STATED PROBLEM: Find the line containing "How far is pixel 682". Reproduce it and every line after it up to the end of the records, exactly as written.

[Start]

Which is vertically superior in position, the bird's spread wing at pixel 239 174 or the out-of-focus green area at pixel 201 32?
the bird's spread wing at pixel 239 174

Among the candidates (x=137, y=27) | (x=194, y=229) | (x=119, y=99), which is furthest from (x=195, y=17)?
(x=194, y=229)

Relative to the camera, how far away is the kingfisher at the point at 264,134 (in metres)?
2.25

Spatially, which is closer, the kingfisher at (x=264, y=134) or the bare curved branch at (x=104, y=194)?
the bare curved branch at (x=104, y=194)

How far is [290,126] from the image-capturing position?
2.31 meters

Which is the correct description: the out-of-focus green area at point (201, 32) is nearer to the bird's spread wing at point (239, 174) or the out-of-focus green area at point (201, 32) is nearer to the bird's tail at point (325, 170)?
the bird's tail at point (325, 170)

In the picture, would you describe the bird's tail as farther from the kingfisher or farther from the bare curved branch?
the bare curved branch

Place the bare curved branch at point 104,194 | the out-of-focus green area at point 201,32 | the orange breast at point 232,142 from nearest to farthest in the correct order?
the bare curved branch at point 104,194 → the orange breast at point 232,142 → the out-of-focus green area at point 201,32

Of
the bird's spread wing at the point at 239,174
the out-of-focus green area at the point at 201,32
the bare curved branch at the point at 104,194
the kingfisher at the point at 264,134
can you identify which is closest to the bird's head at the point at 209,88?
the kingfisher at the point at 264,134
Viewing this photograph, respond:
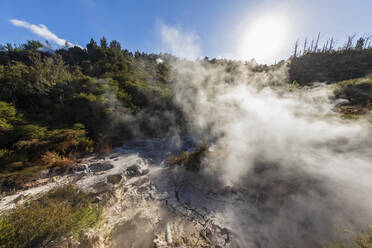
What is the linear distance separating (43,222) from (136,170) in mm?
2730

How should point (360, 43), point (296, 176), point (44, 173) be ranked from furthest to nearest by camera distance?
point (360, 43)
point (44, 173)
point (296, 176)

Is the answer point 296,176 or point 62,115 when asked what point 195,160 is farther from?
point 62,115

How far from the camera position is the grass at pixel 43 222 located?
214 centimetres

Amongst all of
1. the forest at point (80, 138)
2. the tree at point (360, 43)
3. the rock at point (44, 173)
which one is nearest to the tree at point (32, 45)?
the forest at point (80, 138)

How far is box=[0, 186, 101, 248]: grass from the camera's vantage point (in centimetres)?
214

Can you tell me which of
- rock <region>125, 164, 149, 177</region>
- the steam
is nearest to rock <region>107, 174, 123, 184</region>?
rock <region>125, 164, 149, 177</region>

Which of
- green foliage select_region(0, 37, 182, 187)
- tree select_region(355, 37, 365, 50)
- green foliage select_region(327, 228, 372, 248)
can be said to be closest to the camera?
green foliage select_region(327, 228, 372, 248)

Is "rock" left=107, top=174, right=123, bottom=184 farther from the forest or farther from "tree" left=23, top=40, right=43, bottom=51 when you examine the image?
"tree" left=23, top=40, right=43, bottom=51

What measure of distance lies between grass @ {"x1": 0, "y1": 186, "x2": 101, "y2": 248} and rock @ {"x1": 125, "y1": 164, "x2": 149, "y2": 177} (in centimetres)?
170

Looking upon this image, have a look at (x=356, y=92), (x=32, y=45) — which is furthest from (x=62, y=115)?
(x=32, y=45)

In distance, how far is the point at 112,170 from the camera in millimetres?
4914

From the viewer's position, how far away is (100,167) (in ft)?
16.7

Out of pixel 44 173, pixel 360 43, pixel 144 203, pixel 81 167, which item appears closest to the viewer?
pixel 144 203

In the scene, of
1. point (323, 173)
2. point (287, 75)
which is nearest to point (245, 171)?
point (323, 173)
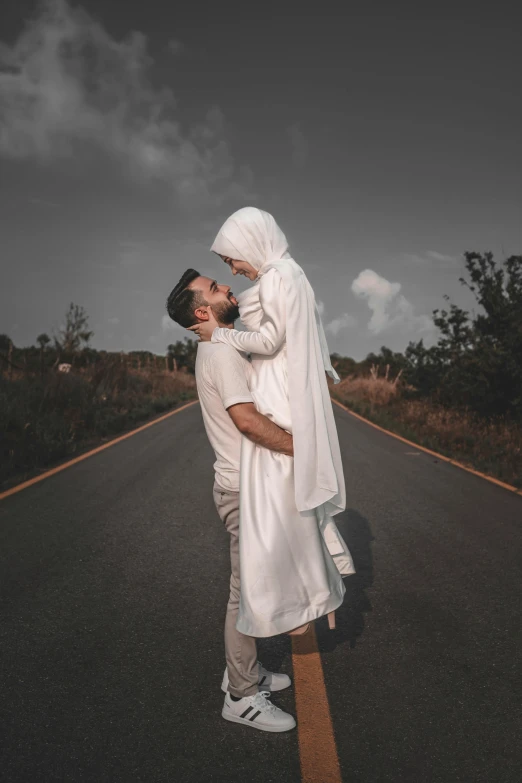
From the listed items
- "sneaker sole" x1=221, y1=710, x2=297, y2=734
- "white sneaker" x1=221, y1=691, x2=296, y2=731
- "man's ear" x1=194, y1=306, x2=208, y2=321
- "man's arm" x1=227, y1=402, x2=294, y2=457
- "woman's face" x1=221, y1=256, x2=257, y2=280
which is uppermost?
"woman's face" x1=221, y1=256, x2=257, y2=280

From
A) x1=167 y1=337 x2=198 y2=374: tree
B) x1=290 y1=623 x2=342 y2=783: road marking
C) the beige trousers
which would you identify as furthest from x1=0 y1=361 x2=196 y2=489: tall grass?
x1=167 y1=337 x2=198 y2=374: tree

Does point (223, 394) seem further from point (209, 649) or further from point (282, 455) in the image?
point (209, 649)

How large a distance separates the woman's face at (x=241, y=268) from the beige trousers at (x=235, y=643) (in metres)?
0.99

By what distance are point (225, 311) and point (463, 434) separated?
11.1 metres

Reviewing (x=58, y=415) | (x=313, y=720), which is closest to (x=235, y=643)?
(x=313, y=720)

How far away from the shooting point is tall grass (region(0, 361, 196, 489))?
32.4 feet

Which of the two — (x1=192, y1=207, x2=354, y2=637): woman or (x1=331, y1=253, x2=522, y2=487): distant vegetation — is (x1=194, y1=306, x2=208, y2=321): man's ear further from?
(x1=331, y1=253, x2=522, y2=487): distant vegetation

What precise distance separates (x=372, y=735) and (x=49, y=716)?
4.80ft

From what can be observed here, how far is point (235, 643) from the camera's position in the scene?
9.13ft

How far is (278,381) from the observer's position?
273 centimetres

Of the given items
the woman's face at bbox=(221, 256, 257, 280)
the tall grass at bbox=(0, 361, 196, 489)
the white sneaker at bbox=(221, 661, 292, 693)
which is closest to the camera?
the woman's face at bbox=(221, 256, 257, 280)

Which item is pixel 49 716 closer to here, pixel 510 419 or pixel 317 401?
pixel 317 401

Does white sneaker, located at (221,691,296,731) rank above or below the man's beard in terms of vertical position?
below

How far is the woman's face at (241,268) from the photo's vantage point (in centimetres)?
272
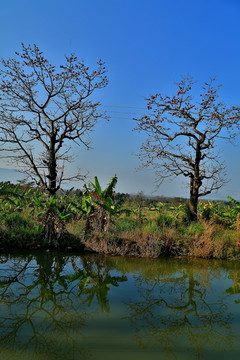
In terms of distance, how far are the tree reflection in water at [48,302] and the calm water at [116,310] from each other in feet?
0.04

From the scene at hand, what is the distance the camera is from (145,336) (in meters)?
4.49

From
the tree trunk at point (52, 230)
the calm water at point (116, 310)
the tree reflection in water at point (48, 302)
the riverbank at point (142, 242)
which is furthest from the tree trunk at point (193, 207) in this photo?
the tree trunk at point (52, 230)

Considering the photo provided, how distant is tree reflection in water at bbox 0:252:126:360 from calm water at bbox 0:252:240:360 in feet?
0.04

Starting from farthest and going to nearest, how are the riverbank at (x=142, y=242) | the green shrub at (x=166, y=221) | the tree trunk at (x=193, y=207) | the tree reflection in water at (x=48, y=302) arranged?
the tree trunk at (x=193, y=207), the green shrub at (x=166, y=221), the riverbank at (x=142, y=242), the tree reflection in water at (x=48, y=302)

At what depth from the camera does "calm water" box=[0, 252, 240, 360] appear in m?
4.10

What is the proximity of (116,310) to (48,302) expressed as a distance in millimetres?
1244

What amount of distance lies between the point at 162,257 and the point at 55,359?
21.4 feet

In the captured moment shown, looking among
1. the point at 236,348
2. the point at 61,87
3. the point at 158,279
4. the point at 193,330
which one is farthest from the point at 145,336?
the point at 61,87

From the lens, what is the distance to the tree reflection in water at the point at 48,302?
4.09 metres

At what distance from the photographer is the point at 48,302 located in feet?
18.7

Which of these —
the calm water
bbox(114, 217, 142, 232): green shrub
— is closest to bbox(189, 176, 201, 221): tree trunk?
bbox(114, 217, 142, 232): green shrub

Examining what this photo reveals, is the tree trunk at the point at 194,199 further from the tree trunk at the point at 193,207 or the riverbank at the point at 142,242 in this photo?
the riverbank at the point at 142,242

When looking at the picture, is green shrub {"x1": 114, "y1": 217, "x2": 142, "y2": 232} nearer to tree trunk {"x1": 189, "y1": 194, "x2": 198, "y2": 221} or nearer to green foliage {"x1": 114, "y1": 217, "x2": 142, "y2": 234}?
green foliage {"x1": 114, "y1": 217, "x2": 142, "y2": 234}

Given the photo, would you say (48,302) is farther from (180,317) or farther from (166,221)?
(166,221)
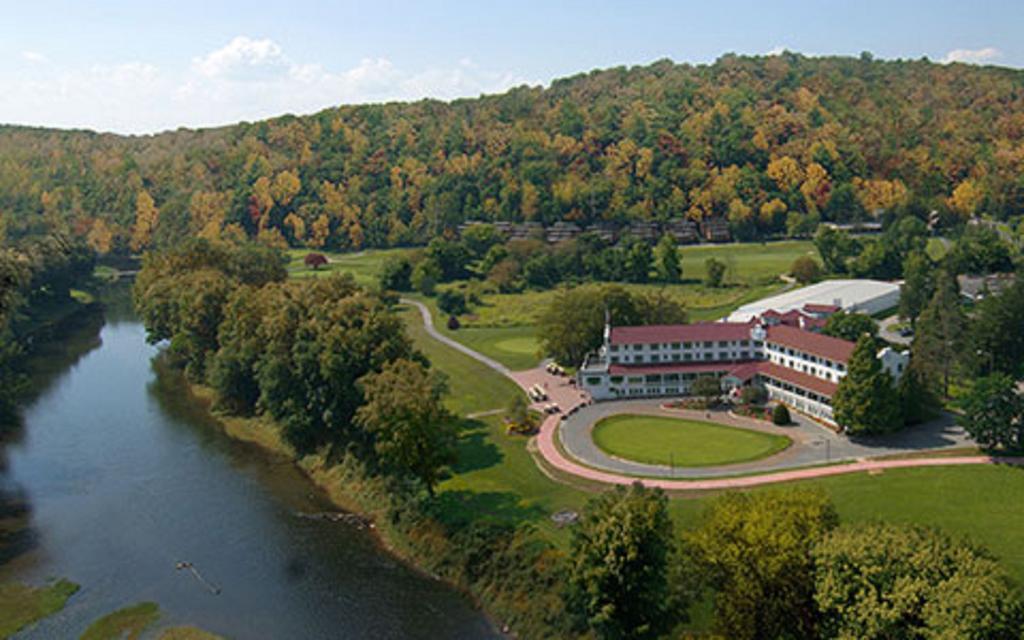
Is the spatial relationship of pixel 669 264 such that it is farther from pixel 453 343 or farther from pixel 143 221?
pixel 143 221

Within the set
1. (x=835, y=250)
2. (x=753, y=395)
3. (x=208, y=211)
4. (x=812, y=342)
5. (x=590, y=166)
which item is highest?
(x=590, y=166)

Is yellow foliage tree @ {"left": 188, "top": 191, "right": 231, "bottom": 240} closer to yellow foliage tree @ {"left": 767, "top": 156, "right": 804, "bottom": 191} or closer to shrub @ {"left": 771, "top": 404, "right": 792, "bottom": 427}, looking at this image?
yellow foliage tree @ {"left": 767, "top": 156, "right": 804, "bottom": 191}

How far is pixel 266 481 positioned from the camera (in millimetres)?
53188

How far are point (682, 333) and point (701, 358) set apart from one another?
2.32 meters

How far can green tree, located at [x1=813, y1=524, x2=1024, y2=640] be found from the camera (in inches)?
1019

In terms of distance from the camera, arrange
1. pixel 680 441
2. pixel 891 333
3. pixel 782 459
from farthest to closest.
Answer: pixel 891 333 < pixel 680 441 < pixel 782 459

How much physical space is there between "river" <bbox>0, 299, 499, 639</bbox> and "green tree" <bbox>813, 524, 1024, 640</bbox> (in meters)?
14.9

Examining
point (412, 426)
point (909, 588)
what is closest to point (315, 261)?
point (412, 426)

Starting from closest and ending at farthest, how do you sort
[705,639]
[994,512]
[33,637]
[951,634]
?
[951,634]
[705,639]
[33,637]
[994,512]

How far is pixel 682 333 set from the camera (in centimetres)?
6425

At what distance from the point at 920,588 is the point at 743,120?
136 meters

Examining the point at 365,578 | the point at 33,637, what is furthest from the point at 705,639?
the point at 33,637

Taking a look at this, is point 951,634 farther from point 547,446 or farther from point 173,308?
point 173,308

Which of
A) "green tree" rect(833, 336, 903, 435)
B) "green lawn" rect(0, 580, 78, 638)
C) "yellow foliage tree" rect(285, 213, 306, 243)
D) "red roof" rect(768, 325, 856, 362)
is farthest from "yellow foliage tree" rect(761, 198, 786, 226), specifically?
"green lawn" rect(0, 580, 78, 638)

[End]

FULL OUTPUT:
How far is pixel 682 333 set from the camera (in centimetres)?
6425

At what distance from the point at 920,588 is the point at 743,120?
136 meters

Examining the point at 365,578 | the point at 33,637, what is furthest from the point at 705,639?
the point at 33,637

Taking a look at this, is point 951,634 farther from point 547,446 or farther from point 173,308?
point 173,308

Which of
A) "green tree" rect(833, 336, 903, 435)
B) "green lawn" rect(0, 580, 78, 638)
C) "yellow foliage tree" rect(285, 213, 306, 243)
D) "red roof" rect(768, 325, 856, 362)
is farthest from "yellow foliage tree" rect(761, 198, 786, 226), specifically?
"green lawn" rect(0, 580, 78, 638)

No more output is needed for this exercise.